Por Mariano Valcárcel González.
Escribí hace tiempo que parecía que fuese a propósito que se premiase a los malos, a los que peor habían hecho sus obligaciones, a quienes no cumplieron correctamente su trabajo. Sí, hace un tiempo que esto escribí.
Pues como si fuese ahora mismo, que lo que escribí no solo no era un parecer mío sino que se muda en realidad absoluta. Mírese, si no, lo sucedido con el Banco Popular, unos de los punteros (se ve que supuestamente) de España, que se ha vendido, asombrado estoy, ¡por un euro!, ¡todo un banco, con todo lo de dentro y lo de fuera, por un euro, tío!, que de saberlo uno, que tiene al menos un euro, habría ido a esa compra… ¿Se lo imaginan?
Este banco fue, al parecer, degradándose sin que nadie lo evitase, ni los directivos del mismo que, a mi parecer, fueron unos ineptos con pretensiones de ser algo mejor, ni los que dentro de los mecanismos externos de control y supervisión (los que tiene el Gobierno y la Administración para defender los intereses generales) debieron poner mucho más interés en evitarlo. El colmo de todo es no ya esa venta, que lo es sin duda, sino las indemnizaciones y gratificaciones millonarias que pretendían llevarse, al menos, los dos últimos gestores principales de ese banco. No solo han hecho mal, muy mal, su trabajo, para el que se supone que los pusieron porque eran expertos, sino que además “rascaron” todo el dinero que pudieron para no irse con las manos vacías, ellos, pobrecitos, que se quedaban sin empleo.
Esto ha venido sucediendo con otras entidades del ramo y también con otras derivadas de la Administración (por ejemplo, esos “entes autónomos” que se administraban al margen de los canales administrativos oficiales; esas empresas que surgieron como setas en ayuntamientos, diputaciones o autonomías y dirigidas “a dedo” por supuestos incondicionales del partido que fuese, que bien que supieron no ya dirigirlas sino saquearlas). ¿Tendría que citar algunas que ya no se sepan…?

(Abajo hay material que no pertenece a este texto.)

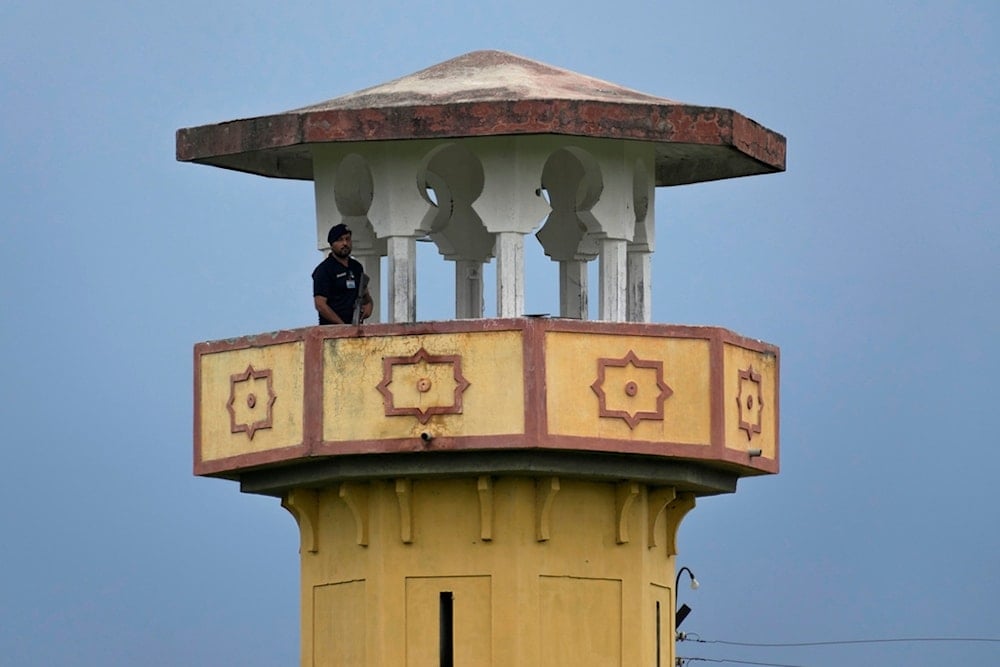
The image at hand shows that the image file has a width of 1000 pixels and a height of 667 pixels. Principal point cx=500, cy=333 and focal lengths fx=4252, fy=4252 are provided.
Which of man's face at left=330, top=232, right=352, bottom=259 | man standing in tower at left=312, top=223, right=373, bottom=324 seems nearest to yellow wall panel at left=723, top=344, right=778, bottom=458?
man standing in tower at left=312, top=223, right=373, bottom=324

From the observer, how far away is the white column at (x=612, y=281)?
43.6 m

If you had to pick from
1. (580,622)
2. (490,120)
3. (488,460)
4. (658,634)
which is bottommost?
(658,634)

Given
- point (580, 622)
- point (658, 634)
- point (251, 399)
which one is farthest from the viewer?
point (658, 634)

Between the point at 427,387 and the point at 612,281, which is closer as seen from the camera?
the point at 427,387

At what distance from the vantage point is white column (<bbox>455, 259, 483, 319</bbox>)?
4556 centimetres

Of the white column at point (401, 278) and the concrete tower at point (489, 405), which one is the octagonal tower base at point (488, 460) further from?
the white column at point (401, 278)

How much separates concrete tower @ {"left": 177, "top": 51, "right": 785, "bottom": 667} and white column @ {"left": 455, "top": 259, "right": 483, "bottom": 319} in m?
1.11

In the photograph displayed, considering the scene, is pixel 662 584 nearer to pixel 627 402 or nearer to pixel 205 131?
pixel 627 402

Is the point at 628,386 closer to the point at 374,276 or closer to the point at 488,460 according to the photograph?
the point at 488,460

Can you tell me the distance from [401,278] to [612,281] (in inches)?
86.1

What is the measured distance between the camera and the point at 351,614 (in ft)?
142

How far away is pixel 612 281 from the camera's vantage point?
43594 mm

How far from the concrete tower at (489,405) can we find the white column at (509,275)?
0.07 feet

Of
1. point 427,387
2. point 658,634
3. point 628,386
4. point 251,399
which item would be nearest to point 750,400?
point 628,386
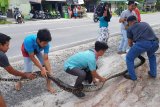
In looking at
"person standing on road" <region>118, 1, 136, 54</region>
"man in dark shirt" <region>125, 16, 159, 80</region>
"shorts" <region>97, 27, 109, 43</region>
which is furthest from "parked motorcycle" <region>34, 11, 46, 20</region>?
"man in dark shirt" <region>125, 16, 159, 80</region>

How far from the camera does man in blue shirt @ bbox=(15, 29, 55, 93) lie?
18.0ft

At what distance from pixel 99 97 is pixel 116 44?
21.2 feet

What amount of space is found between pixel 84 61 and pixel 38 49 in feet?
2.82

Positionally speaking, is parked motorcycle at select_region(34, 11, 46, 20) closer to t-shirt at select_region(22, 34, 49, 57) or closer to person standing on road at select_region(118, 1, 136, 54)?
person standing on road at select_region(118, 1, 136, 54)

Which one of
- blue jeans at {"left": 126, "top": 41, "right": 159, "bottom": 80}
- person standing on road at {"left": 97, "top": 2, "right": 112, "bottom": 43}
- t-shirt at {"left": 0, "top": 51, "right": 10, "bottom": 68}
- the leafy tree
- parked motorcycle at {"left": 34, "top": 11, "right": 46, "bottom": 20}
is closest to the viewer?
t-shirt at {"left": 0, "top": 51, "right": 10, "bottom": 68}

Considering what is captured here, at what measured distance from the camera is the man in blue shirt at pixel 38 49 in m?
5.48

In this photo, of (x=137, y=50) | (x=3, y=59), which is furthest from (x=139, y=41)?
(x=3, y=59)

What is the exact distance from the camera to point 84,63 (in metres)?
5.78

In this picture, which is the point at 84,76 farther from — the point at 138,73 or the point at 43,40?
the point at 138,73

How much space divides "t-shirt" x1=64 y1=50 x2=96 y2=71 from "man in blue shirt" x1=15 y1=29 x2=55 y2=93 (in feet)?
1.50

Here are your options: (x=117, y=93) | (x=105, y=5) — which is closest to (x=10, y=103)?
(x=117, y=93)

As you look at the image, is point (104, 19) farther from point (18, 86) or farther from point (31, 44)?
point (31, 44)

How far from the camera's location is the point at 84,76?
5832mm

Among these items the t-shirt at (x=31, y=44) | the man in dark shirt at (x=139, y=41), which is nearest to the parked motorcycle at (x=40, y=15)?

También ha sucedido dentro de las mismas administraciones. Como, supuesta y magnífica doctrina declarada por un chupóptero del ramo, el dinero público no es de nadie, pues que nadie debiera alterarse si a ese huerfanito lo adoptamos y le damos nombre y domicilio (obra de misericordia, sin duda). Así nos enteramos, casi por la puerta de atrás, que se deben pagar más de cuatrocientos millones de euros por nada, solo por no cumplir el compromiso de quedarse con más aviones de carga que los que se necesitaban (o se podían pagar)… Quienes tuvieron la responsabilidad de decidir tal desastre para las arcas nacionales (y, por lo tanto, nuestras), no han sido requeridos a dar explicaciones ni amonestados y menos obligados a pagar con sus bienes tal desaguisado.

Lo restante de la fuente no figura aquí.